The intense pressure in my belly was beginning to unfurl, and I was coming unglued.
His hand moved down to where our bodies were joined, and his thumb started punishing circles on my clit.
Strong.
Firm.
And so damn stimulating that I felt my orgasm rushing toward me like a perfect storm.
I tightened my legs around his waist, moving harder and faster against him, taking his cock in shorter, stronger, more furious movements.
“Kenzie,” Dane groaned. He was rushing toward his own release.
I tumbled over the edge, but I couldn’t stop looking at his face. He was beautiful to me, his pleasure totally unveiled.
His eyes turned darker, his facial muscles strained.

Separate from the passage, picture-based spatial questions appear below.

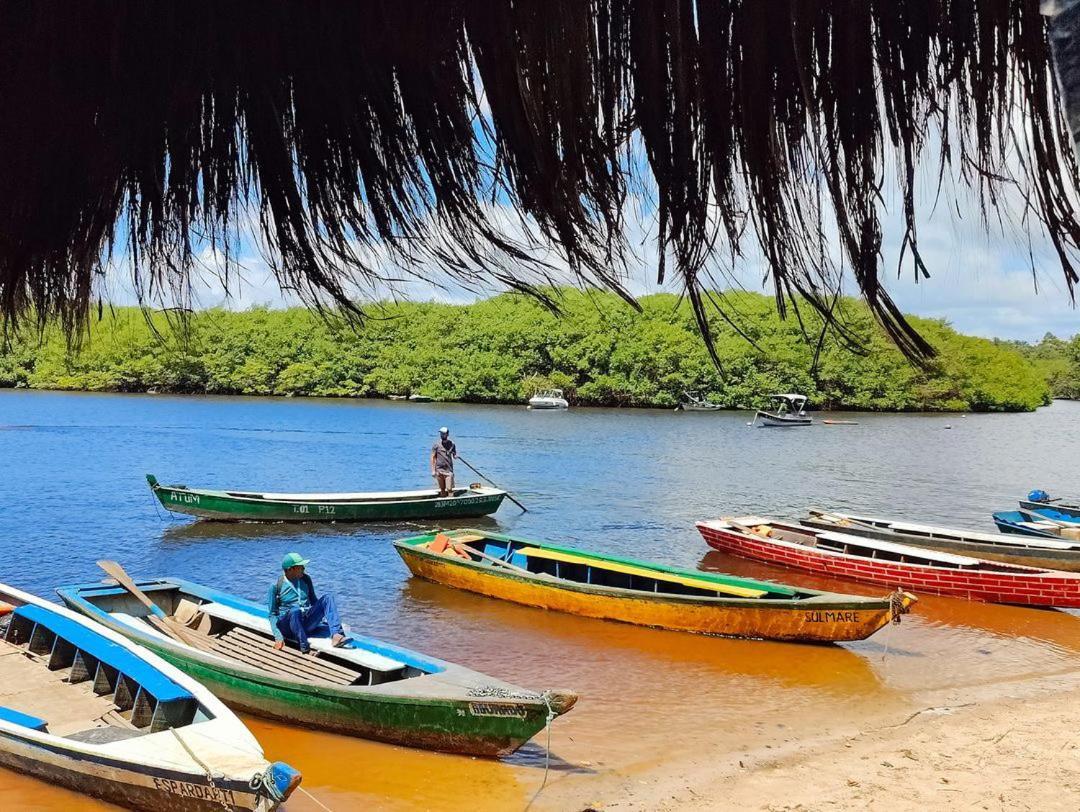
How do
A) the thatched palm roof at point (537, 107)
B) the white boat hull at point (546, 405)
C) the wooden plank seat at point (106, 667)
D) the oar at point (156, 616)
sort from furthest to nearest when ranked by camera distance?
the white boat hull at point (546, 405) → the oar at point (156, 616) → the wooden plank seat at point (106, 667) → the thatched palm roof at point (537, 107)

“Yes,” I screamed. “Come with me.”
“There was never any doubt of that,” he rasped, his eyes still locked with mine.
My nails dug into his shoulders, but he seemed to relish it as my violent climax milked him into an orgasm.
Dane fell back, and I went with him, my body sprawled over him as we both tried to recover our breath.
Goose bumps were forming on my skin, and I was shivering, but I knew my reaction had nothing to do with being cold. The bathroom was warm, and the hot water we’d exited made it even warmer.